Chief of all the blessings we need is faith.  We need to remember the One who was prophesied, the One who was wounded for our transgressions and bruised for our iniquities.  He bore our sins on the cross to rescue us, not from a bad economy or from the gloomy prospects of the future of America, but from our sins and from the condemnation we have so richly deserved.  We don't have to wait and wonder, as did the people of the time of Joel, to see if God will turn and bless us.  He has done it already!  He has forgiven us by the death and resurrection of Jesus, and has filled us with the hope of resurrection from our graves and of life everlasting with Him in glory.
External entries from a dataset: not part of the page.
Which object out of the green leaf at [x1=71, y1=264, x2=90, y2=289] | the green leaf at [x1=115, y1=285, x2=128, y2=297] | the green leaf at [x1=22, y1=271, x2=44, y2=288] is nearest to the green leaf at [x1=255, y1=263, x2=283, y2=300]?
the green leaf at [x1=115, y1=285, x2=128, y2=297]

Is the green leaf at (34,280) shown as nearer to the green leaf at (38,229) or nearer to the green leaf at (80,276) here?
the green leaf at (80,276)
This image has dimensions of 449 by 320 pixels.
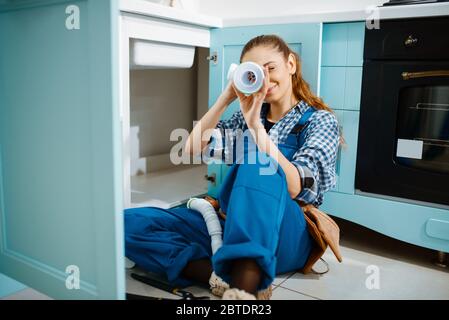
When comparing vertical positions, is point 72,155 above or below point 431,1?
below

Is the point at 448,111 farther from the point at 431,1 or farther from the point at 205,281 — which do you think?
the point at 205,281

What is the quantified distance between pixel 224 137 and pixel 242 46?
1.31 ft

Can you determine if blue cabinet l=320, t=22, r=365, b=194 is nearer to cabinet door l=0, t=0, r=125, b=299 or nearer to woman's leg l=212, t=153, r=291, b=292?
woman's leg l=212, t=153, r=291, b=292

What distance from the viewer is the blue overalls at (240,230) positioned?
3.34 ft

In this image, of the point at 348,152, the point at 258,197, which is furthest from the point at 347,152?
the point at 258,197

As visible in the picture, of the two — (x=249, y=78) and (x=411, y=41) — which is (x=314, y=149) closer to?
(x=249, y=78)

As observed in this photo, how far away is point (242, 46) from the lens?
5.72 feet

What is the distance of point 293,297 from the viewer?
4.15ft

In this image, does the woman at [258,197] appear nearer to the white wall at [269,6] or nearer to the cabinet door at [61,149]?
the cabinet door at [61,149]

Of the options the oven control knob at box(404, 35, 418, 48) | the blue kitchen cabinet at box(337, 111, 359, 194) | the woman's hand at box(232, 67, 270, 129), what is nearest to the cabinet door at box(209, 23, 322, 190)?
the blue kitchen cabinet at box(337, 111, 359, 194)

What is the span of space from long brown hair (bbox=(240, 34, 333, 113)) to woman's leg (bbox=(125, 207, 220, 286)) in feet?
1.69

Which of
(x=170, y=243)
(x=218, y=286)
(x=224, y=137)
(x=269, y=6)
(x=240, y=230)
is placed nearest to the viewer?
(x=240, y=230)
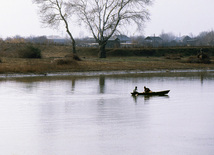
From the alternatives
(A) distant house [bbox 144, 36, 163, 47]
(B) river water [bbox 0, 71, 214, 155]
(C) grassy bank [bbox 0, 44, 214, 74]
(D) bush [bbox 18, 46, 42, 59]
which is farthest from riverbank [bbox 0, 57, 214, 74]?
(A) distant house [bbox 144, 36, 163, 47]

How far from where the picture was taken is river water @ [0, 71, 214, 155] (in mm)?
13852

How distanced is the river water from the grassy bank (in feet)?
66.8

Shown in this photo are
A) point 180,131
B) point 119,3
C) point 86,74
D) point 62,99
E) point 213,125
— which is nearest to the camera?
point 180,131

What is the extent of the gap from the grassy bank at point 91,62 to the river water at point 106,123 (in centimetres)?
2036

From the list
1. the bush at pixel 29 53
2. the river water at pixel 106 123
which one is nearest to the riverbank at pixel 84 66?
the bush at pixel 29 53

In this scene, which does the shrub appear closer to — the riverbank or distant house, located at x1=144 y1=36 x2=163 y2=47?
the riverbank

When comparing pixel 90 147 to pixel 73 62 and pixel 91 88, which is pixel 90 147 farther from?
pixel 73 62

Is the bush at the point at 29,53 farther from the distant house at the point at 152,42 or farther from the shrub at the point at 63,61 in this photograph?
the distant house at the point at 152,42

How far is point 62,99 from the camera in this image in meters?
26.0

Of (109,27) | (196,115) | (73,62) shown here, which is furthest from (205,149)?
(109,27)

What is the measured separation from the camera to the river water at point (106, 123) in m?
13.9

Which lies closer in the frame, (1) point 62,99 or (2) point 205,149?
(2) point 205,149

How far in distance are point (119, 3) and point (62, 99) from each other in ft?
126

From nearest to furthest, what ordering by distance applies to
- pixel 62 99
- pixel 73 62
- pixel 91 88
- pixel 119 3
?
1. pixel 62 99
2. pixel 91 88
3. pixel 73 62
4. pixel 119 3
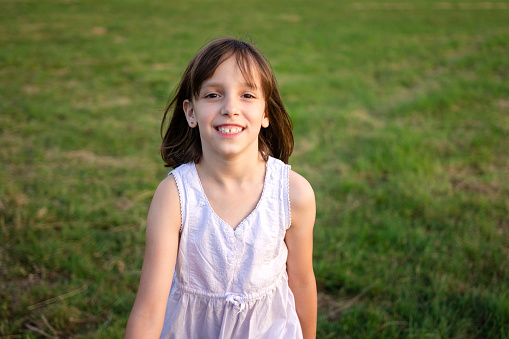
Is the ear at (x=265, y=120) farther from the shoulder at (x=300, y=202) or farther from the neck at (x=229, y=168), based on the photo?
the shoulder at (x=300, y=202)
Whether the economy rebounds or continues to sink, we have the final and ultimate questions answered already.  Perhaps God will raise up again the good life and we shall celebrate abundance in this life again, but even if He does not, we can celebrate forgiveness, life, and salvation!  As Job declared, "Behold, how happy is the man whom God reproves, So do not despise the discipline of the Almighty.  For He inflicts pain, and gives relief; He wounds, and His hands also heal."

We are a wounded people, in need of the wounded Savior.  The difference between us and Him, however is that our wounds are self-inflicted, and although He bore them willingly, His wounds are ours – Surely He hath borne our griefs and carried our sorrows.

The hope of the people in Joel's time was that God would return prosperity and abundance to them.  Our hope is that He will sustain us in faith, forgive us our sins, and count us worthy for Christ's sake to be His holy people and serve Him here in time and there in eternity.  We know that He returned to bless them back then, and we can be confident that He will bless us now, for Christ's sake.

In the Name of the Father, and of the Son, and of the Holy Ghost.